#### Problem statement
In the records below, turn everything from the line containing "Which is at" down to the line containing "Answer: point 189,83", both included, into a numbered list. Leave out the blank lines.

#### Record list
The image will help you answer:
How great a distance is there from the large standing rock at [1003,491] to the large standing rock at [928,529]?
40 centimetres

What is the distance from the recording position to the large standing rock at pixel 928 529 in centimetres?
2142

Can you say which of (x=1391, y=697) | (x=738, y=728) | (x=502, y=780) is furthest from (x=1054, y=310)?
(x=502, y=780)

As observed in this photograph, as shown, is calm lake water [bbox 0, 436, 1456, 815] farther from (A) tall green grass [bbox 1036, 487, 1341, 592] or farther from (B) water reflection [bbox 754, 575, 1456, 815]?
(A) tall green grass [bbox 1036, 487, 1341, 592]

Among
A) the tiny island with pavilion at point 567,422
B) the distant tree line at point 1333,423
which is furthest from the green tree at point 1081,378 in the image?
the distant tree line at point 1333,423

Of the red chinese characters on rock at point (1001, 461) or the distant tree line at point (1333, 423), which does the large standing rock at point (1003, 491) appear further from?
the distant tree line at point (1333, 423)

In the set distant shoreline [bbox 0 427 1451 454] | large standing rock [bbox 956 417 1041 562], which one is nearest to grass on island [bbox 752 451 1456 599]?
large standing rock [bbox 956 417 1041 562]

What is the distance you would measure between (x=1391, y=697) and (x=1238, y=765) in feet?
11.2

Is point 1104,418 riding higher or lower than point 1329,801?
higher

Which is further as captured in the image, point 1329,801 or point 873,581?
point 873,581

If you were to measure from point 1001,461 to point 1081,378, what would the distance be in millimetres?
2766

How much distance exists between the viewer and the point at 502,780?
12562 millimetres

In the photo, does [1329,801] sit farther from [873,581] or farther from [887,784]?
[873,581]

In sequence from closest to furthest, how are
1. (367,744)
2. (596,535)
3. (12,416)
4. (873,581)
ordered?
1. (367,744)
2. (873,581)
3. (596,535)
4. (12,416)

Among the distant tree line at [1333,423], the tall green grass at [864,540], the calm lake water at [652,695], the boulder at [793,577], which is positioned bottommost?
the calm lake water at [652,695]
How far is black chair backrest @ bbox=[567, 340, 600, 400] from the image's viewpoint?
---
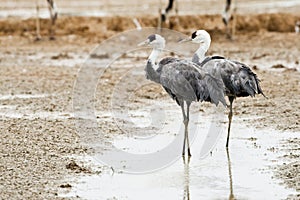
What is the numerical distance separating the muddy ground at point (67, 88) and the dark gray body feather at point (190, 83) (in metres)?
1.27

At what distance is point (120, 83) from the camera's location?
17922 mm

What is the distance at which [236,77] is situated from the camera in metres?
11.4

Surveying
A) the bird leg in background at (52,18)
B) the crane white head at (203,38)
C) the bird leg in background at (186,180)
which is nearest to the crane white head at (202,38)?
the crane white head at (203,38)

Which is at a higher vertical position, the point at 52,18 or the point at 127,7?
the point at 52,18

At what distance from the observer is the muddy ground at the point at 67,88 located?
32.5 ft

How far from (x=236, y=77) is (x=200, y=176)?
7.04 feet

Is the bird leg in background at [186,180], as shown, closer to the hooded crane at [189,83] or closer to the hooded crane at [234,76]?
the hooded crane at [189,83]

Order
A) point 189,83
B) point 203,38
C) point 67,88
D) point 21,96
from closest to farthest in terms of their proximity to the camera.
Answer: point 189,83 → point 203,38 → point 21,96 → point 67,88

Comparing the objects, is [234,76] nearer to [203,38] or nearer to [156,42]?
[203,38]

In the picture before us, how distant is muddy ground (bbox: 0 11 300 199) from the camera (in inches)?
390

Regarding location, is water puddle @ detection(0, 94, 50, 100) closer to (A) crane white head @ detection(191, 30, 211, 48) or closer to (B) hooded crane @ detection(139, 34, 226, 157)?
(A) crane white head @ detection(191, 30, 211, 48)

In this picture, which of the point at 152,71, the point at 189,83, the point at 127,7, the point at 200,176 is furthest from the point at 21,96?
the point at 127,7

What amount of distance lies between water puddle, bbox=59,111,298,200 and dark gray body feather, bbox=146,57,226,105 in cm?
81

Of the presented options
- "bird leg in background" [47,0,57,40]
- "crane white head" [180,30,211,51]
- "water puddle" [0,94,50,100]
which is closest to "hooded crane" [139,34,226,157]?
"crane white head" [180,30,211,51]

#### The reply
1. Which is at a higher vertical position, the point at 52,18 or the point at 127,7?
2. the point at 52,18
3. At what distance from the observer is the muddy ground at the point at 67,88 located?
4. 32.5 ft
5. How far from (x=236, y=77) is (x=200, y=176)?
6. 7.04 feet
7. Is the bird leg in background at [186,180], as shown, closer to the hooded crane at [189,83] or closer to the hooded crane at [234,76]?
8. the hooded crane at [189,83]
9. Order
10. A) point 189,83
11. B) point 203,38
12. C) point 67,88
13. D) point 21,96
14. from closest to farthest in terms of their proximity to the camera.
15. Answer: point 189,83 → point 203,38 → point 21,96 → point 67,88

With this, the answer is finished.